The study was designed such that the opening demographic questions were in English, which necessarily excluded individuals who do not speak the languages in certain countries and thus could have been a source of bias. Furthermore, the age requirement for the participants means that whilst an equivalency has been found for a sub-population, the scales might not be equivalent within the whole population. Lastly, it would be important to study in further detail cross-country differences observed in the PAMI model, such as United Kingdom individuals scoring higher in Meaning and Competence items.

Conclusions

In summary, this research aimed to improve multidimensional well-being assessments by enhancing Huppert and So’s [4] proposed items. The proposed assessment tool has a number of benefits: (a) the items in the scale have a theoretically sound rationale for inclusion, and have been (b) critically evaluated and refined across different studies, (c) the scale itself is short, reliable and valid, (d) and has been found to be cross-culturally invariant across limited European, South American and Eastern African populations. As a result, it provides a time-efficient measure that can capture how different policies may influence specific aspects of well-being, offering insights beyond single-item well-being measures (e.g., life satisfaction or happiness).

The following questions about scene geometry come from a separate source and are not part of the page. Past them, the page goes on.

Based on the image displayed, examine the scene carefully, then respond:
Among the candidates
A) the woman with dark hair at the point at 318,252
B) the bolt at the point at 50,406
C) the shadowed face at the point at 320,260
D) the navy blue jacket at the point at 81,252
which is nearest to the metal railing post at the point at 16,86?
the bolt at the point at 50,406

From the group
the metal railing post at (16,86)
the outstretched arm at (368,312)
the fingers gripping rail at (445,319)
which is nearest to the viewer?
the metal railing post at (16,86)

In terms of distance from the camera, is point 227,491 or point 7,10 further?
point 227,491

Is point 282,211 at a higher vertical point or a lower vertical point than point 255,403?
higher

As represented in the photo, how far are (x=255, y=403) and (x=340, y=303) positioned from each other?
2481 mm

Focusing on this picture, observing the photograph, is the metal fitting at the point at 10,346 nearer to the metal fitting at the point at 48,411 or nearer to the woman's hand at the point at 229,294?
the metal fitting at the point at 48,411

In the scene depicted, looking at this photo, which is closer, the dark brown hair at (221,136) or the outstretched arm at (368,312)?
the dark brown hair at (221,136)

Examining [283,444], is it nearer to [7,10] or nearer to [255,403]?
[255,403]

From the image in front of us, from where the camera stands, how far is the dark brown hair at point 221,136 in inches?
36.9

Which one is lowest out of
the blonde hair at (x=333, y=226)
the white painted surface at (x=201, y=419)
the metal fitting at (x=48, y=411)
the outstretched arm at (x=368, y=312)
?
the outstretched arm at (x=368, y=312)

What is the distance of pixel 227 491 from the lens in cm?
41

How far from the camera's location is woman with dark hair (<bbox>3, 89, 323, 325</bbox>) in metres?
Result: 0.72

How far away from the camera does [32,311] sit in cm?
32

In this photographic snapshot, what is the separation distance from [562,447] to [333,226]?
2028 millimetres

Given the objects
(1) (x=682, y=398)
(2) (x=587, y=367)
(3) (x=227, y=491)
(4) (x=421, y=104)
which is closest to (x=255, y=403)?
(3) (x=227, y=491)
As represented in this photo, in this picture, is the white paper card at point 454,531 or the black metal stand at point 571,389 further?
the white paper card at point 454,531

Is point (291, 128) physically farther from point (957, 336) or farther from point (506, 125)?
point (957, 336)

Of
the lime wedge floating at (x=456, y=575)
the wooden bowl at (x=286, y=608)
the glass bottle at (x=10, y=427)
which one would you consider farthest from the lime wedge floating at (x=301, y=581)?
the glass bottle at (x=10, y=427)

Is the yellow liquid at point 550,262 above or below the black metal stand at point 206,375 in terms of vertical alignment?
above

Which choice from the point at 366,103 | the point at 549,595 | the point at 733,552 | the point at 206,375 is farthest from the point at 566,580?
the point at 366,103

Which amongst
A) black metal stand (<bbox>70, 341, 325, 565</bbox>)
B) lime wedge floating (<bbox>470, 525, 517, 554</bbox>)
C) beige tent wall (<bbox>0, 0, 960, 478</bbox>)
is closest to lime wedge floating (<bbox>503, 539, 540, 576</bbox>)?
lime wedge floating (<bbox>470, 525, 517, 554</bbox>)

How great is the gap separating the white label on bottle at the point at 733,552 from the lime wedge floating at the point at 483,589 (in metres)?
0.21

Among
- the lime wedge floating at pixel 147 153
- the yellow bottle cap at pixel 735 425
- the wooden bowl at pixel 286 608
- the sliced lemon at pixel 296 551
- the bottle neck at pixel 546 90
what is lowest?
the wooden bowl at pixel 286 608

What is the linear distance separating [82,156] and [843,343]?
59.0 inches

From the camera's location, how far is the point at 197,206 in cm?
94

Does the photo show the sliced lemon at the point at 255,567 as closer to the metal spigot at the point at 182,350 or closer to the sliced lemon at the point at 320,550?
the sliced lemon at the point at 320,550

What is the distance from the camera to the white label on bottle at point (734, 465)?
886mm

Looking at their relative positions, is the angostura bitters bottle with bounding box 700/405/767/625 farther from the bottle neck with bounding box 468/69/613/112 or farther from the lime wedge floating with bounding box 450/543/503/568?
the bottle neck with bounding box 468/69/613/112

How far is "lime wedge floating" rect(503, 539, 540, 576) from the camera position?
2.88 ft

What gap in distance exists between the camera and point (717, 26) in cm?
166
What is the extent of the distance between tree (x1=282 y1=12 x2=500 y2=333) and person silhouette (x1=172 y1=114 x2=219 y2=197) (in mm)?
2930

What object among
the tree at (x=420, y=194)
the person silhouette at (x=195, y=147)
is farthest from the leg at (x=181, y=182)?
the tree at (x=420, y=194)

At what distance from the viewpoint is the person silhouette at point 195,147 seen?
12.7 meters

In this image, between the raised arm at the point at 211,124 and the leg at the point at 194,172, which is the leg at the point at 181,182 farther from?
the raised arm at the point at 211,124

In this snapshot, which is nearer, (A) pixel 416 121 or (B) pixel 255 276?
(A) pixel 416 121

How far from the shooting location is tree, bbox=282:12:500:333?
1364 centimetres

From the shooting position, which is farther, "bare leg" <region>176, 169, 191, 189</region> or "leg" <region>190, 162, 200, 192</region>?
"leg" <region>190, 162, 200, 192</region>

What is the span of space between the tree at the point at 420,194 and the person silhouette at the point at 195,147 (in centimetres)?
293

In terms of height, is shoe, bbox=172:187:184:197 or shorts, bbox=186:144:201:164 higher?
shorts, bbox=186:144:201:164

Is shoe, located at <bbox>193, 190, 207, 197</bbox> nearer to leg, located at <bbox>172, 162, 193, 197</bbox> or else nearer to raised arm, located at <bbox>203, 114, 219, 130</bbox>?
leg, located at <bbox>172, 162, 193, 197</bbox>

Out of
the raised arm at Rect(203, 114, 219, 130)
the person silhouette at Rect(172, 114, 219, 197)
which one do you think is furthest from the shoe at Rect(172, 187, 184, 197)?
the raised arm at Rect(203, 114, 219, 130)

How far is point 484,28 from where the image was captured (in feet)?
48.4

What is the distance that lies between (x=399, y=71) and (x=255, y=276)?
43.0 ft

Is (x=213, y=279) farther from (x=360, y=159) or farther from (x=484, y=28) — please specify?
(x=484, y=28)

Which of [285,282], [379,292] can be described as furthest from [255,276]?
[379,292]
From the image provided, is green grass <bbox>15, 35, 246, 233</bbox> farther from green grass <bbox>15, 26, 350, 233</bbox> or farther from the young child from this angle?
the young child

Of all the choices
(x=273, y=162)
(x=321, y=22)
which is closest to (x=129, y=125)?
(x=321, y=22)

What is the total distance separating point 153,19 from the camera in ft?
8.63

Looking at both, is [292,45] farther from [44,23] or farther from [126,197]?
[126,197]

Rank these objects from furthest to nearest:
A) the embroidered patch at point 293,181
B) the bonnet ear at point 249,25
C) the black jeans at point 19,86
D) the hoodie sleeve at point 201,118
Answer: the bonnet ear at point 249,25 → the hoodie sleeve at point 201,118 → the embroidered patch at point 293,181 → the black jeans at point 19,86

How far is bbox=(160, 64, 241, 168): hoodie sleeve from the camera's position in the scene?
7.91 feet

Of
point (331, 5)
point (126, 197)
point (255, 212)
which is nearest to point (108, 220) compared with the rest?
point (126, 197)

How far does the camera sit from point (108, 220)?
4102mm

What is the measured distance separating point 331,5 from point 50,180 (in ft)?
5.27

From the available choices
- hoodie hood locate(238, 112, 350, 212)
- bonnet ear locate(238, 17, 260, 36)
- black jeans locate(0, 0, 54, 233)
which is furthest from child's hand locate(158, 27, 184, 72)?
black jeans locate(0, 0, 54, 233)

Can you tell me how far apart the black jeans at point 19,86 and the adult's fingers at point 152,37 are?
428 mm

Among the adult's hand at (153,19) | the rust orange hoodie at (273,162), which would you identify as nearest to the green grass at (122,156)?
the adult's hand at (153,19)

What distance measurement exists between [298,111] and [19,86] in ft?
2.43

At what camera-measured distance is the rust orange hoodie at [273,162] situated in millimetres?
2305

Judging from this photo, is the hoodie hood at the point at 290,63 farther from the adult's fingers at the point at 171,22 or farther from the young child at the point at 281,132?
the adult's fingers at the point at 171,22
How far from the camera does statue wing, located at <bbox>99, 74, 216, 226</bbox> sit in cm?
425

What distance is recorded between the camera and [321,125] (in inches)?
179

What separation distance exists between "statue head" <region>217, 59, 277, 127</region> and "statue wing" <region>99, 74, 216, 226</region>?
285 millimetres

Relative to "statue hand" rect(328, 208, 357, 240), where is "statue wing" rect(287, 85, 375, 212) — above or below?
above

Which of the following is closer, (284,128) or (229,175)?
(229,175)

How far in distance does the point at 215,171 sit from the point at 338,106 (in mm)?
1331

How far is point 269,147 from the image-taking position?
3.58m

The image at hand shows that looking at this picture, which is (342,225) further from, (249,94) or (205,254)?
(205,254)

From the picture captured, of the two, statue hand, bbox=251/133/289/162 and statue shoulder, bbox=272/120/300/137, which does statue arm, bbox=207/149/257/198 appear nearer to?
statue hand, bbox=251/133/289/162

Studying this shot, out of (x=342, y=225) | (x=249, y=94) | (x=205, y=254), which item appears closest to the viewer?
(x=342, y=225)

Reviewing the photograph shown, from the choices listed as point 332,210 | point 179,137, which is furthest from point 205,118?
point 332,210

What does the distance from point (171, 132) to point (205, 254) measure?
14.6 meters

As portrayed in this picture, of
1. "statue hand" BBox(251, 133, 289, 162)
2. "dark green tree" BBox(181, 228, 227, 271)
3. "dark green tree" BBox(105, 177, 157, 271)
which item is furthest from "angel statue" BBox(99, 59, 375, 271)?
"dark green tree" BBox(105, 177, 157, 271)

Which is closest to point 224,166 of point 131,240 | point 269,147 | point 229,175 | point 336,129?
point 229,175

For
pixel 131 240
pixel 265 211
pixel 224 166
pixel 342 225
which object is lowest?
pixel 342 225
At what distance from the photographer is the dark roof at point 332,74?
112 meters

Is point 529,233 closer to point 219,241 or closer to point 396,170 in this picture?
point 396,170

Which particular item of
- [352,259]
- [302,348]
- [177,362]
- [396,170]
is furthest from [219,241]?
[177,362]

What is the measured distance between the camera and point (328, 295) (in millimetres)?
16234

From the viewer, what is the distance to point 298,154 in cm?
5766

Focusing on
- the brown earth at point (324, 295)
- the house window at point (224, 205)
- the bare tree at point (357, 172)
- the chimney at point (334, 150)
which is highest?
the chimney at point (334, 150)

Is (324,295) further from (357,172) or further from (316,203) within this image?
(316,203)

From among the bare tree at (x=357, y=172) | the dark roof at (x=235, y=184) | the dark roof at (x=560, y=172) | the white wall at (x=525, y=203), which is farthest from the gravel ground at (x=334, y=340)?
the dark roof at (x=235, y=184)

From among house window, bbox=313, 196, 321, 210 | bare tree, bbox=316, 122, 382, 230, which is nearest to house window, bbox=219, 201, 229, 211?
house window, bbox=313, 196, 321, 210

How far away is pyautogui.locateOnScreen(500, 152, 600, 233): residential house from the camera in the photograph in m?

One of the reasons why valid, reliable, and robust measures of well-being are critical is that such instruments are necessary to identify potentially unmet needs in a population. Naturally, truly comprehensive measures would cover wider and culturally or contextually specific items, but for high level national surveying, the instrument presented in this study does offer insight for policy and other interventions to tackle unmet needs on a population level. These findings contribute to the improvement of well-being measures for informing policy decisions on local, national, and international levels. We argue that using this consistent, fully aligned, and temporally coherent approach to measurement offers an improvement on existing measures. Moreover, evidence suggests that the scale represents a valid tool for assessing well-being, with further testing needed in additional countries and cultures.